### Page excerpt
= = = = = = =

Detecting multiple objects using few_shot_od_training example

I am using the few_od_shot_training example to try detect multiple object in a picture (Google Colab).

I am using the default rubber ducks in addition to a image containing 6 rubber ducks. After I have labeled all the ducks, converted it into a TFRecord and then loaded the TFRecord file into the application I try to train the model.
However, if I don’t add the image with 6 ducks and only stick to 1 duck per image the training works. But if I add the image with 6 ducks I get the following error:

./custom_training.py:225 train_step_fn  *
    losses_dict = model.loss(prediction_dict, shapes)
/home/hoster/.local/lib/python3.8/site-packages/object_detection/meta_architectures/ssd_meta_arch.py:842 loss  *
    (batch_cls_targets, batch_cls_weights, batch_reg_targets,
/home/hoster/.local/lib/python3.8/site-packages/object_detection/meta_architectures/ssd_meta_arch.py:1044 _assign_targets  *
    groundtruth_boxlists = [
/home/hoster/.local/lib/python3.8/site-packages/object_detection/core/box_list.py:56 __init__  **
    raise ValueError('Invalid dimensions for box data: {}'.format(

ValueError: Invalid dimensions for box data: (1, 6, 4)

= = = = = = =

### What to work on
- A) Decide whether each statement agrees with the forum post: (i) training succeeds when every image holds only one duck; (ii) the labeled images were converted into a CSV file; (iii) the error raised is a ValueError about the dimensions of box data. Answer yes or no for each and quote the words of the post that settle it.
- B) According to the forum post, in what environment is the example being run?
- C) Repeat the forum post from "I am using the default" to "train the model.".
These entries have no connection to the forum post.

### Records from a data source
= = = = = = =

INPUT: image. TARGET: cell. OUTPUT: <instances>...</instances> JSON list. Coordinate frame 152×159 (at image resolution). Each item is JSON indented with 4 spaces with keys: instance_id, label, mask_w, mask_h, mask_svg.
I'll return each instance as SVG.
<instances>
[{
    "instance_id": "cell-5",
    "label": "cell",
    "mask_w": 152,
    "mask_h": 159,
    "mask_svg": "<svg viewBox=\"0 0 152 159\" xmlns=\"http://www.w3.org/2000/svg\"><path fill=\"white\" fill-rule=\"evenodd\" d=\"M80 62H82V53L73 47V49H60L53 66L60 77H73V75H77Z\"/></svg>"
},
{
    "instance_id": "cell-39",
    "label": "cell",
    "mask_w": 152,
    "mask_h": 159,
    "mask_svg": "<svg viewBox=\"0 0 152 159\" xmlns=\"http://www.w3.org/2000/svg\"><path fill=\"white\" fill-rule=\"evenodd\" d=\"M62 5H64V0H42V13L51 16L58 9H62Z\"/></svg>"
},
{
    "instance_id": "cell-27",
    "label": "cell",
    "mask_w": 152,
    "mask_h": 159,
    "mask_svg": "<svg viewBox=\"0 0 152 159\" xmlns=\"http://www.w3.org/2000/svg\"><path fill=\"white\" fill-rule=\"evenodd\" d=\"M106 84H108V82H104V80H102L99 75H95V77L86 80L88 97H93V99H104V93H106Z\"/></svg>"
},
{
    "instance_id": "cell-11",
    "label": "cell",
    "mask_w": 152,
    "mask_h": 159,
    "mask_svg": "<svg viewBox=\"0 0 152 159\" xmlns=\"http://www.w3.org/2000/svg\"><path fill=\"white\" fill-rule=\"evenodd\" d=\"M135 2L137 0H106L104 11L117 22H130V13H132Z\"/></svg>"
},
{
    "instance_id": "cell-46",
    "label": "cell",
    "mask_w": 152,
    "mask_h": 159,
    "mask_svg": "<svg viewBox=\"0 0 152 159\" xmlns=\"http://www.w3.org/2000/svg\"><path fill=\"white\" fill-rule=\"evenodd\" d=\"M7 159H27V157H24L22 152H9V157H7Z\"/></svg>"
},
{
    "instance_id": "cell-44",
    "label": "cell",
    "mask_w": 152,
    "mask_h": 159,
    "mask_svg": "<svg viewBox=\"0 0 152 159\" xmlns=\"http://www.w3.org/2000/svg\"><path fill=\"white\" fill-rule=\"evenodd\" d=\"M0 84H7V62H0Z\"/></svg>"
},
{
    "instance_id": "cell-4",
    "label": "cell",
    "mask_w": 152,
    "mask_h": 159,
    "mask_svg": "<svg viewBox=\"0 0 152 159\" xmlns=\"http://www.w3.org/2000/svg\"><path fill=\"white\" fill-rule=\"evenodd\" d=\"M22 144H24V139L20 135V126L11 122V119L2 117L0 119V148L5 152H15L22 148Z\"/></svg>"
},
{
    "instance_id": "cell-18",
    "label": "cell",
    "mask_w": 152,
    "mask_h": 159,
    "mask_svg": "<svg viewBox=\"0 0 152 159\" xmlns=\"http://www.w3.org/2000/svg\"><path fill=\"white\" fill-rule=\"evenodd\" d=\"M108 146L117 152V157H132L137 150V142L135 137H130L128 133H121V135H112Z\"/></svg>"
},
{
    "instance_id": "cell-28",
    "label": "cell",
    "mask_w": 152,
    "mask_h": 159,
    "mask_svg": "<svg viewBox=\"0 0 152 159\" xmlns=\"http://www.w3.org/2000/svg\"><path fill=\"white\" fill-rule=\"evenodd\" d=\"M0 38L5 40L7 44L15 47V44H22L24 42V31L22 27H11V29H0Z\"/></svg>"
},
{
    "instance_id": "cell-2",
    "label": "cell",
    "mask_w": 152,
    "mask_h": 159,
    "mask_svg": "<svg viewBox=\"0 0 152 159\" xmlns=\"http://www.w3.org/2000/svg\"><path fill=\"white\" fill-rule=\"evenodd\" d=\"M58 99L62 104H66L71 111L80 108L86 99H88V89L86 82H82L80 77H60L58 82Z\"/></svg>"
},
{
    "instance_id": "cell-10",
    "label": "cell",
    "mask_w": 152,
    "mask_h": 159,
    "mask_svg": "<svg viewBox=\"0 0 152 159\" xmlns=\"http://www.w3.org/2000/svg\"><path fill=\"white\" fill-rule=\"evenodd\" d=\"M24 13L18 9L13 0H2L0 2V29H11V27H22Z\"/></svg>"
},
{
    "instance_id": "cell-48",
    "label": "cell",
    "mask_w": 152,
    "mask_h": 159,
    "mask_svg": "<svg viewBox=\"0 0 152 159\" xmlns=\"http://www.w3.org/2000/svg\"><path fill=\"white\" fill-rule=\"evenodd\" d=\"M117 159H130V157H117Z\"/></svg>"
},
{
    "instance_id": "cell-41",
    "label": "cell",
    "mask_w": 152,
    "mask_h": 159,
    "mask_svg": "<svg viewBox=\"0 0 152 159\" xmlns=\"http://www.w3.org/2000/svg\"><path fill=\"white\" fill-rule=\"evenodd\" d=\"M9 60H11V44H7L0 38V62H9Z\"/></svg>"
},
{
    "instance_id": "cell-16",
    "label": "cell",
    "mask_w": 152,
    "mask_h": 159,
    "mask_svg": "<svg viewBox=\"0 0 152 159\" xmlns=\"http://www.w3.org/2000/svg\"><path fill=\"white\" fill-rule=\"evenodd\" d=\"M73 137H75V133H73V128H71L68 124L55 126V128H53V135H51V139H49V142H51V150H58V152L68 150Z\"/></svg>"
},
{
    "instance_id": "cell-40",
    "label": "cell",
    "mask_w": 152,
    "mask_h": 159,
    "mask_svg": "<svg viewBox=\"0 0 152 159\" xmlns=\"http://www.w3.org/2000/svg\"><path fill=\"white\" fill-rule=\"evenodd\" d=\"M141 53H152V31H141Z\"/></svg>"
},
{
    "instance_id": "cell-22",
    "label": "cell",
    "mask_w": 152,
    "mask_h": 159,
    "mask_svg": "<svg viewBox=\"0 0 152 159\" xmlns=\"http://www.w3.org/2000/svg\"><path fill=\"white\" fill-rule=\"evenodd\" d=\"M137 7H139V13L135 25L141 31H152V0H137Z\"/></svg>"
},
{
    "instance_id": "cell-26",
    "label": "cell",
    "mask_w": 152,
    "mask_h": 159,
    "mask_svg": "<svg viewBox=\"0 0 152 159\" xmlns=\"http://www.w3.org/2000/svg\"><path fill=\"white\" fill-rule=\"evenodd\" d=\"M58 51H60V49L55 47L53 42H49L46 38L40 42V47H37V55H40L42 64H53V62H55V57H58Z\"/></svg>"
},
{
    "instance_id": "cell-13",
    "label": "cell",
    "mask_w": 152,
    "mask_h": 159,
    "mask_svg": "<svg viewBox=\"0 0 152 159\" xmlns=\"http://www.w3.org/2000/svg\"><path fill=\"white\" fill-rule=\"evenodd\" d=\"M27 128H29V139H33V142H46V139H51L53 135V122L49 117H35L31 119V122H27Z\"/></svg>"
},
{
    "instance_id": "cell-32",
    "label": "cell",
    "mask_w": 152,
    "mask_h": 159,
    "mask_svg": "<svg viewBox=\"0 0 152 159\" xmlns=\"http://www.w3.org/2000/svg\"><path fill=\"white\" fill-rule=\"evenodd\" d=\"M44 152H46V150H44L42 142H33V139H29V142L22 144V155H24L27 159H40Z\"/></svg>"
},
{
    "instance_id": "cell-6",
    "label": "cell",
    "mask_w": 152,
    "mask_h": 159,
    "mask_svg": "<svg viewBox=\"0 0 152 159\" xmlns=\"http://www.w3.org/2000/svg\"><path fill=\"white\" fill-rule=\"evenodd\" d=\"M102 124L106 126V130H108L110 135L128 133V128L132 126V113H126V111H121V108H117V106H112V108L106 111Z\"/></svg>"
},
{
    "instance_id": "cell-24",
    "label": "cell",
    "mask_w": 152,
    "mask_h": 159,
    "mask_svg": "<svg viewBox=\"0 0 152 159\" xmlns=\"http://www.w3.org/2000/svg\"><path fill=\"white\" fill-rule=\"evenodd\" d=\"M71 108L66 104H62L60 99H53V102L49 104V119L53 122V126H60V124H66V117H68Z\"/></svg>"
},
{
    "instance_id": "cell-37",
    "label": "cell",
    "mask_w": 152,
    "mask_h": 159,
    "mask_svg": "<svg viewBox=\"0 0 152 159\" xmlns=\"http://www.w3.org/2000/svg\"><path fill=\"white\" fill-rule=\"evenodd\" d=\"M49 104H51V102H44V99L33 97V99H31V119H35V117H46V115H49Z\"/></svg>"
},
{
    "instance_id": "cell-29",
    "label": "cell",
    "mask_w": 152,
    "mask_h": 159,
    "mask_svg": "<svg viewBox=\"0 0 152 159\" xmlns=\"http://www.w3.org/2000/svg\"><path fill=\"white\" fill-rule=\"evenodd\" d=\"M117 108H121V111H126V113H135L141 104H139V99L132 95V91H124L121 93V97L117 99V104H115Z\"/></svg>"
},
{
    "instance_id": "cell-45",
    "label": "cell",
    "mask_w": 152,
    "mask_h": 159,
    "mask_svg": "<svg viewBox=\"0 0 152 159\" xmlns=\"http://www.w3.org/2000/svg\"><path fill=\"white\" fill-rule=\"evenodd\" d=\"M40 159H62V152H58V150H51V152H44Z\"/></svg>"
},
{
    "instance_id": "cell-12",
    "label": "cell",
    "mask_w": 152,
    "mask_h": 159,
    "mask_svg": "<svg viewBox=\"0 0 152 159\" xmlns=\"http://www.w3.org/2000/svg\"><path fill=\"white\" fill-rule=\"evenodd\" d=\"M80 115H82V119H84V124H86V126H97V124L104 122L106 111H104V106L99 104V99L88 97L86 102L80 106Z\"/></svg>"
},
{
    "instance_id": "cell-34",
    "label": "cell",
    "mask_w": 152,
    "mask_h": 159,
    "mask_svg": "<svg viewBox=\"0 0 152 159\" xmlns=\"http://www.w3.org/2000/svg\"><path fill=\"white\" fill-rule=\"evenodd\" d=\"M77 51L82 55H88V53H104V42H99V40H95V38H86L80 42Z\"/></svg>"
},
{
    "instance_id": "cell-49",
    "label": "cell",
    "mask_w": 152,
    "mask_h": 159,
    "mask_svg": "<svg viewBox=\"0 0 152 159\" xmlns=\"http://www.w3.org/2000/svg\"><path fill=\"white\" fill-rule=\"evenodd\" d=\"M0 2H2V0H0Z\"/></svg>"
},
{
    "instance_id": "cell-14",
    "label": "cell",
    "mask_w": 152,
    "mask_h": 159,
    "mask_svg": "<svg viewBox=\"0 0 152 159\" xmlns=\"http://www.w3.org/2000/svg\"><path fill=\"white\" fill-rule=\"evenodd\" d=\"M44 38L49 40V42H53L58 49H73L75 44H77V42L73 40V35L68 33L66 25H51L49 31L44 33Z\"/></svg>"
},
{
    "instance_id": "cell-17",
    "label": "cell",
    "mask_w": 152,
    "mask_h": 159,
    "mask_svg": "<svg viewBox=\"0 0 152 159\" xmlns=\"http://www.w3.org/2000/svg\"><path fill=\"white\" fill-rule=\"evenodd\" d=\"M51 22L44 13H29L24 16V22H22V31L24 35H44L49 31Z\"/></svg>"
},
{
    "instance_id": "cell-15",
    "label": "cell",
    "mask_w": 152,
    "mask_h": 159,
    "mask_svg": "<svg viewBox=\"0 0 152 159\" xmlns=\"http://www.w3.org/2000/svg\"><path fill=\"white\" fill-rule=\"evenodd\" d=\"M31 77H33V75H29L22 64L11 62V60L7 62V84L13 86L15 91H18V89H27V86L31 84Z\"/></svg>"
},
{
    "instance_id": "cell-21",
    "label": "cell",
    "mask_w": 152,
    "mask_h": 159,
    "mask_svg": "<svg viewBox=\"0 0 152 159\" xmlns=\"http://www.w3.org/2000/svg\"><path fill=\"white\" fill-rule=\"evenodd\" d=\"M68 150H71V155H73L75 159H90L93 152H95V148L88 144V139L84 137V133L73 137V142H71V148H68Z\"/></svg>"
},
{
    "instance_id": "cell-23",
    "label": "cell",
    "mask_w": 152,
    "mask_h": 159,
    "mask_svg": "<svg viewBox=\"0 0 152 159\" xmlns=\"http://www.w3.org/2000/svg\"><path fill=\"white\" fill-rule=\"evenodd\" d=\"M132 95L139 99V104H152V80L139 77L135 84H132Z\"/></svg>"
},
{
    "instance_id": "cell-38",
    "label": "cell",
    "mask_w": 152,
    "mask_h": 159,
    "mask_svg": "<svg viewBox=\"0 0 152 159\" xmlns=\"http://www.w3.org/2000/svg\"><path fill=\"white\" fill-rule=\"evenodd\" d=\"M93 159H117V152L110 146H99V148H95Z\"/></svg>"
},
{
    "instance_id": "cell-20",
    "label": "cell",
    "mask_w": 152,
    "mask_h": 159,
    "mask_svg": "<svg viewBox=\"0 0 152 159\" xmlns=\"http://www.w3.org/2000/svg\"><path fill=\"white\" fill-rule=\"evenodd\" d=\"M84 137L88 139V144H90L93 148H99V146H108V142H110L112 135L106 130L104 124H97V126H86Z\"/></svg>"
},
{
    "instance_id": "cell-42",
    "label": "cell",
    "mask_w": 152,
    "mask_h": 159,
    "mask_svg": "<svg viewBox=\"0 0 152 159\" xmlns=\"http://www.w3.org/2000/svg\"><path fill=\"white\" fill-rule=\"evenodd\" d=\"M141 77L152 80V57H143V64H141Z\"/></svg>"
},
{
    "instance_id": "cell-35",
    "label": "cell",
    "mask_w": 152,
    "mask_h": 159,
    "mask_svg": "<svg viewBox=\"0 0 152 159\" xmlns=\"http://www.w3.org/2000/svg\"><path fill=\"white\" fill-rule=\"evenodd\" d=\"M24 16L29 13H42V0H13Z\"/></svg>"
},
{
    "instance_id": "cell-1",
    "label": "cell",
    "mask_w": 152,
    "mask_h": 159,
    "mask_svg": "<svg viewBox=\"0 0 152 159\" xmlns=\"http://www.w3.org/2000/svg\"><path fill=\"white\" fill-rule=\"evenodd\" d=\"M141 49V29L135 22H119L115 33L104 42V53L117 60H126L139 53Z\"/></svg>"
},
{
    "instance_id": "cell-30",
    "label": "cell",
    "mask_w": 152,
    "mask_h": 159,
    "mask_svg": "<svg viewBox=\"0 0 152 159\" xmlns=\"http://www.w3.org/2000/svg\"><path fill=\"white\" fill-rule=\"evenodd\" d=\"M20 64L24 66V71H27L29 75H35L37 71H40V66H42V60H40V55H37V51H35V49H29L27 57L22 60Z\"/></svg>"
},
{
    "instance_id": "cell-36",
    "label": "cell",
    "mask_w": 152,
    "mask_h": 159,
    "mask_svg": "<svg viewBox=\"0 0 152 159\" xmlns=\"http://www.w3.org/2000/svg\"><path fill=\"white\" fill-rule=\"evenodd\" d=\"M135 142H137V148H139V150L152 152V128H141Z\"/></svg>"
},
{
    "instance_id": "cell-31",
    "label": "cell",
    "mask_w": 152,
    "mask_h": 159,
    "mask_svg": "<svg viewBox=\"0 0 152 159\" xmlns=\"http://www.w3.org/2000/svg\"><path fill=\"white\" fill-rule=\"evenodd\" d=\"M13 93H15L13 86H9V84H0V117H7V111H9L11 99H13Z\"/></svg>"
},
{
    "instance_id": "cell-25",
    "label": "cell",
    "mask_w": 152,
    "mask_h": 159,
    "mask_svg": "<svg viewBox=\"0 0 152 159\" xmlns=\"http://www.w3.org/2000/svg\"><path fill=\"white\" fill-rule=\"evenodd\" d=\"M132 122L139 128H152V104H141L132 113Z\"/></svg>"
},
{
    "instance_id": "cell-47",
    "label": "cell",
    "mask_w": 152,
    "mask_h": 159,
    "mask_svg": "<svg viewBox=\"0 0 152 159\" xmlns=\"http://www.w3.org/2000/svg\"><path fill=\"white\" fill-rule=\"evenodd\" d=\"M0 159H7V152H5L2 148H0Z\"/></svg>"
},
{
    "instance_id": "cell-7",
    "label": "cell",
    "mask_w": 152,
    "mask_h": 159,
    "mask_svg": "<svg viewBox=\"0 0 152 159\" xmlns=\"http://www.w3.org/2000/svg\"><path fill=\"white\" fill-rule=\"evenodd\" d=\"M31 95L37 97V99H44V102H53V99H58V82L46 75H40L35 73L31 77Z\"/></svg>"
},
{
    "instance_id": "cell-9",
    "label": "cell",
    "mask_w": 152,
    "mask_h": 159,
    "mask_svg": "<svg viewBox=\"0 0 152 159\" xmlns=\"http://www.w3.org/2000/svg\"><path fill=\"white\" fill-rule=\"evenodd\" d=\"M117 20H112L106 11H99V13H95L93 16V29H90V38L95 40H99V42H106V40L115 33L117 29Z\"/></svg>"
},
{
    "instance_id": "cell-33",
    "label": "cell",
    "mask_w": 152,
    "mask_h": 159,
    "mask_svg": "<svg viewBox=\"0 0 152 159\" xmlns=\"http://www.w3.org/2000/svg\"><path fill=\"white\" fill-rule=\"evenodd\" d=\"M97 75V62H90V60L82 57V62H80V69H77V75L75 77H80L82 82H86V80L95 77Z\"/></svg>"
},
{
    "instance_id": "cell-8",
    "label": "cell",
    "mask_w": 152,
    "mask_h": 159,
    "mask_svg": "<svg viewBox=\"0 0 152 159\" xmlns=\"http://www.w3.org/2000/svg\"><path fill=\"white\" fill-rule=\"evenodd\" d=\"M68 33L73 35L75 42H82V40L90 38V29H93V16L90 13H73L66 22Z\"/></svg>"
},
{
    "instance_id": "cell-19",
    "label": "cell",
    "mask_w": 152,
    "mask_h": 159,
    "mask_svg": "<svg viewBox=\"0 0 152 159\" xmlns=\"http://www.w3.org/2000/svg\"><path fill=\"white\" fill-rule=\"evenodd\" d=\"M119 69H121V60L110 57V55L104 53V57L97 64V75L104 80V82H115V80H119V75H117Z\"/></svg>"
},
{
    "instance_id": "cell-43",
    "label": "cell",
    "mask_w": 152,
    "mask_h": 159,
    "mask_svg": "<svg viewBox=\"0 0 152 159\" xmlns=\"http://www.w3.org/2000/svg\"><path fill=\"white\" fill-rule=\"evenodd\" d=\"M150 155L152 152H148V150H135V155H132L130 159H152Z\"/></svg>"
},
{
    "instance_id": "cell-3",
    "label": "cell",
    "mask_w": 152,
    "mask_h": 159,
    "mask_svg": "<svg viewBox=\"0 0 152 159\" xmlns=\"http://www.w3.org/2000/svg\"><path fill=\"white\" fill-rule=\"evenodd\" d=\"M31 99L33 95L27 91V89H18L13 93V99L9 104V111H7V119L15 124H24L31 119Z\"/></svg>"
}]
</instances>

= = = = = = =

### Answers for this exercise
- A)
(i) Yes: "if I don’t add the image with 6 ducks and only stick to 1 duck per image the training works"
(ii) No: "converted it into a TFRecord"
(iii) Yes: "ValueError: Invalid dimensions for box data: (1, 6, 4)"

- B) Google Colab.

- C)
I am using the default rubber ducks in addition to a image containing 6 rubber ducks. After I have labeled all the ducks, converted it into a TFRecord and then loaded the TFRecord file into the application I try to train the model.